London: Here`s some good news for infertile couples worldwide -- scientists claim to have discovered a new gene which could enable male sperm to bind to a female egg, a process essential to fertilisation.
A team at Durham University says the gene, which makes protein called PDILT, is a major breakthrough that could help improve the effectiveness and even reduce the cost of in-vitro fertilisation (IVF).
In their research on mice, the scientists found that when the gene was "switched off" in male mice, less than three per cent of the females`s eggs were fertilised compared to more than 80 per cent in mice when the gene was left switched on.
It is the first time that a gene of this type has been linked to fertility, the `Daily Express` reported.
Dr Adam Benham, who led the team, said: "The protein is an essential part of the navigation system of sperm.

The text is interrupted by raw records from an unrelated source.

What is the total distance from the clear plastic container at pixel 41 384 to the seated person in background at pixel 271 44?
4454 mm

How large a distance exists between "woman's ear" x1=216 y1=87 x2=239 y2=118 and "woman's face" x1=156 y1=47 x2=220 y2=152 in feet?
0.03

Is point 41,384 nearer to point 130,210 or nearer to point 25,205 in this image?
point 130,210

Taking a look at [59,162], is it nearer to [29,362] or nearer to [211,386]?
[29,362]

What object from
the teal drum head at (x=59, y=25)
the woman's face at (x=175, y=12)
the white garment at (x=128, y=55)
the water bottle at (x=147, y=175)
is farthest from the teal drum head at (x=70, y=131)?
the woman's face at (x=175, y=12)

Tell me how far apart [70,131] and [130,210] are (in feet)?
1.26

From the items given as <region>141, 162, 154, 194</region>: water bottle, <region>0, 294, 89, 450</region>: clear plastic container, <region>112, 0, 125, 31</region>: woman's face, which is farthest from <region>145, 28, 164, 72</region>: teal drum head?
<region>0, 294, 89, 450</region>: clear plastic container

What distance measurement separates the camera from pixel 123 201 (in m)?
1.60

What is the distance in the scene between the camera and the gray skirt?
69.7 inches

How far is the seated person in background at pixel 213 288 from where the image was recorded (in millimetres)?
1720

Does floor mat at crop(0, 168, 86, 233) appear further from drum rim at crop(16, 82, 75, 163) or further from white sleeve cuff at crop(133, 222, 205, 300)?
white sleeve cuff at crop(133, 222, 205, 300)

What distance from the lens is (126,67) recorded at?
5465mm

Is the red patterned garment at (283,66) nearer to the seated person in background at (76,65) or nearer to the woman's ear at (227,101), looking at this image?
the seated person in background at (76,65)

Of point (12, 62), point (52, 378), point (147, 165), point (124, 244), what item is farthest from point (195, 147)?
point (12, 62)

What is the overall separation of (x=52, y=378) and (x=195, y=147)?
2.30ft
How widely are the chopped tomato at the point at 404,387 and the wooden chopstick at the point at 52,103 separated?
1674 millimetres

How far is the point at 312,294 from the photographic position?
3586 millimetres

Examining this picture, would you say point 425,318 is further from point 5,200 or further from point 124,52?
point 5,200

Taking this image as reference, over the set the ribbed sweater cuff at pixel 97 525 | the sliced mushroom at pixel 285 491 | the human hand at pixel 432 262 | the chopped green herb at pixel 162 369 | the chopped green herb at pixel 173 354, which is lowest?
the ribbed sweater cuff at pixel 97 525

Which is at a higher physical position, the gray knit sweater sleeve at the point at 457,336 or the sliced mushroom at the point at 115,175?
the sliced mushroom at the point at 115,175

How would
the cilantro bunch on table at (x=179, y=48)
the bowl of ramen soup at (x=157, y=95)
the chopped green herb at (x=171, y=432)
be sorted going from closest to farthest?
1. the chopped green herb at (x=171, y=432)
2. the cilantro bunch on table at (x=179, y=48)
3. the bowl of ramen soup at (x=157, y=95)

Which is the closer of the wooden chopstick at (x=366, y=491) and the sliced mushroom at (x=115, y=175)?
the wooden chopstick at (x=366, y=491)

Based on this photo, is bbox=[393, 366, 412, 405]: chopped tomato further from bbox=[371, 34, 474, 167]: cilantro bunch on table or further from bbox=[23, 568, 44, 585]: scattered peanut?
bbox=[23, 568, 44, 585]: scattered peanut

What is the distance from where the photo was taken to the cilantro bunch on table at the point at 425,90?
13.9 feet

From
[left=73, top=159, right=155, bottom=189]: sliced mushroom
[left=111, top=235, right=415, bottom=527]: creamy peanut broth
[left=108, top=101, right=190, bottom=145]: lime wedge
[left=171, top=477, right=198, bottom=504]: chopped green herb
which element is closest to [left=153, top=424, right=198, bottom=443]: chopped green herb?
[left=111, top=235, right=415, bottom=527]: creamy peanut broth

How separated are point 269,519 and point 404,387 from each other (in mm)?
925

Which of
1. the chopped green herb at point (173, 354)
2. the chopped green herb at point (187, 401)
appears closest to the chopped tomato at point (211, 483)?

It helps sperm swim through the oviduct to the egg and without it sperm get stuck. Our results show that navigating the oviduct is an important part of the fertilisation process.
"Like any navigation system, you have to programme where it is that you want to go and this protein plays an essential role in getting sperm to the right destination, in good shape, and in good time."
Though the research is in its early stages, the scientists are hoping that it will effect human sperm-to-egg binding and offer hope to couples hoping to conceive.
The team believes the gene could also assist research into new contraceptive techniques that deactivate the gene and prevent sperm reaching the egg and binding it as well as dramatically improve the effectiveness of IVF.
The new findings also show the importance of PDILT in the process of sperm-to-egg binding and in enabling sperm to swim past the uterus, ascend the oviduct and to get through the sticky outer layers of an egg.
The team honed in on the role of the protein by switching it off in mice and tracking the ability of sperm to bind to and fertilise eggs in Petri dishes and in mice. They noticed sperm from mice with the gene switched off will not bind to a bare egg but will bind to an egg surrounded by cumulous cells.
Dr Benham said: "We now hope to discover how the PDILT protein affects fertility in humans. Mutations in the gene may be responsible for unexplained male fertility problems and further research may aid more effective IVF treatment."
Dr Masahito Ikawa from Osaka University, Japan, added: "This protein is essential for sperm to migrate successfully and is required for fertility. The next step is to see how this protein works with other proteins to control the sperm binding and fusion process."
The findings have been published in the `Proceedings of the National Academy of Sciences` journal.